DOCUMENT EXTRACT START
If we now sample another *m* events as $W2$, and play these into the tree, we get another set of events $E_{W2}$, $|E_{W2}| = |E_{W1}| = |W1| = |W2| = m$.

The hypothesis is that if $W1$ and $W2$ are drawn from the same distribution, then $E_{W2}$ and $E_{W1}$ should be similar, as data from an unchanged distribution should cause minimal structural changes in the tree.

We can model these events with a multinomial distribution of parameters $p$ and $k$.

\begin{align}
\frac{n!}{x_1!, ..., x_k!} p_{1}^{x_1},...,p_{k}^{x_k}
\end{align}

Taking the empirical $p$ and $k$ from $E_{W1}$, we can assess the log-likelihood of the data from $E_{W2}$ with respect to these parameters.

The multinomial distribution offers a simplification of the log-likelihood ratio, the G-test.

With $m$ as the sample size, $E_i$ as the expected count of event type $i$, and $O_i$ as the observed count of event type $i$, the G statistic is given by

\begin{align}
G = -2\sum^{m}_{i=1}O_i\ln\left(\frac{E_i}{O_i}\right)
\end{align}

According to Wilk's theorem, as $m \to \infty$, $G$ asymptotically approaches a $\chi^2$ distribution under the null hypothesis. This provides us with a ready-made threshold with which to reject the null hypothesis.

1. [Dasu, Tamraparni, et al. "An information-theoretic approach to detecting changes in multi-dimensional data streams." In Proc. Symp. on the Interface of Statistics, Computing Science, and Applications. 2006.](http://www.cse.ust.hk/~yike/datadiff/datadiff.pdf)
2. [Faithfull, William. Unsupervised Change Detection in Multivariate Streaming Data. Diss. Bangor University, 2018.](https://www.researchgate.net/profile/Will_Faithfull/publication/328580385_Unsupervised_Change_Detection_in_Multivariate_Streaming_Data/links/5bd70ba74585150b2b8e6b2f/Unsupervised-Change-Detection-in-Multivariate-Streaming-Data.pdf)
DOCUMENT EXTRACT END
ENTRIES PROVIDED START
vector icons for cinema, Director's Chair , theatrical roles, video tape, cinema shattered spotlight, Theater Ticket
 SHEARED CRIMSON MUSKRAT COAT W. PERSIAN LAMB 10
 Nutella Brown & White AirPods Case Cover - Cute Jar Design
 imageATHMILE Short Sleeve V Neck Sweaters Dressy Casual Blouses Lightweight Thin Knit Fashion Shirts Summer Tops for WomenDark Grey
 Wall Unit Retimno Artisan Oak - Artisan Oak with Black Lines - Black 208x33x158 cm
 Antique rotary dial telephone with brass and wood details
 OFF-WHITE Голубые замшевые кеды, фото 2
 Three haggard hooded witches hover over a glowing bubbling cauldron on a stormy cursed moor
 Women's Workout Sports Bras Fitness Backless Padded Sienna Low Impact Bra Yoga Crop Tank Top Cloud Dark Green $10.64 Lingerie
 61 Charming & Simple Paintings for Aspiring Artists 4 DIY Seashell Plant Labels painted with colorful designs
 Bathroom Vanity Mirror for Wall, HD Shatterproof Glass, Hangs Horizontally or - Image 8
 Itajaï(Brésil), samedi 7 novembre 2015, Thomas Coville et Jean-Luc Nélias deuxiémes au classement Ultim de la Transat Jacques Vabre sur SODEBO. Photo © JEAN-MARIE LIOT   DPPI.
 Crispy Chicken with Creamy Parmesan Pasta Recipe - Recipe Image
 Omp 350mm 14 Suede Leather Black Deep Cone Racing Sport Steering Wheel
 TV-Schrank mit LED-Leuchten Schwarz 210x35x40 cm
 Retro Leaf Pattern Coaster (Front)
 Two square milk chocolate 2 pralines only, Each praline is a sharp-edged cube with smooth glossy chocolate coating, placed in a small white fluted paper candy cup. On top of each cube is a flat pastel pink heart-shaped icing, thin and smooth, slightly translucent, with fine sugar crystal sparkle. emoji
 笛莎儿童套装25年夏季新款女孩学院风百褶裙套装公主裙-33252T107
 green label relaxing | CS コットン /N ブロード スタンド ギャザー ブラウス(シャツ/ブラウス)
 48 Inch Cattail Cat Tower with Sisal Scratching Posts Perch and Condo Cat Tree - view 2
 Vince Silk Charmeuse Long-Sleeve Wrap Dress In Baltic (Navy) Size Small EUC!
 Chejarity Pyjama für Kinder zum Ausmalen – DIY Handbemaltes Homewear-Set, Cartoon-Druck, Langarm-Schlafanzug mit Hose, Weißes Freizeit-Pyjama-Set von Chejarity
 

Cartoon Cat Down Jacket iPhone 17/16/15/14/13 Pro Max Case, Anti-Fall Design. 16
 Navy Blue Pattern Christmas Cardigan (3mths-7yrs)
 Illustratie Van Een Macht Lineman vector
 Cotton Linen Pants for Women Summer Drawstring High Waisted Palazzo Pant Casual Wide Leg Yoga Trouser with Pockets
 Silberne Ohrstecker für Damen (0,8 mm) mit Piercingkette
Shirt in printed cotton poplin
ENTRIES PROVIDED END
* PROMPT 1 *
Decide whether each statement agrees with the change-detection text, answering yes or no and quoting the deciding words of the text. (a) The events are modeled with a Poisson distribution. (b) The text says the limiting behavior of the statistic gives a ready-made threshold for rejecting the null hypothesis. (c) The hypothesis holds that data from an unchanged distribution should cause large structural changes in the tree.
* PROMPT 2 *
According to the change-detection text, what simplification of the log-likelihood ratio does the multinomial distribution offer?

* FINAL ANSWER 1 *
(a) No: "We can model these events with a multinomial distribution"
(b) Yes: "This provides us with a ready-made threshold with which to reject the null hypothesis."
(c) No: "data from an unchanged distribution should cause minimal structural changes in the tree"

* FINAL ANSWER 2 *
The G-test.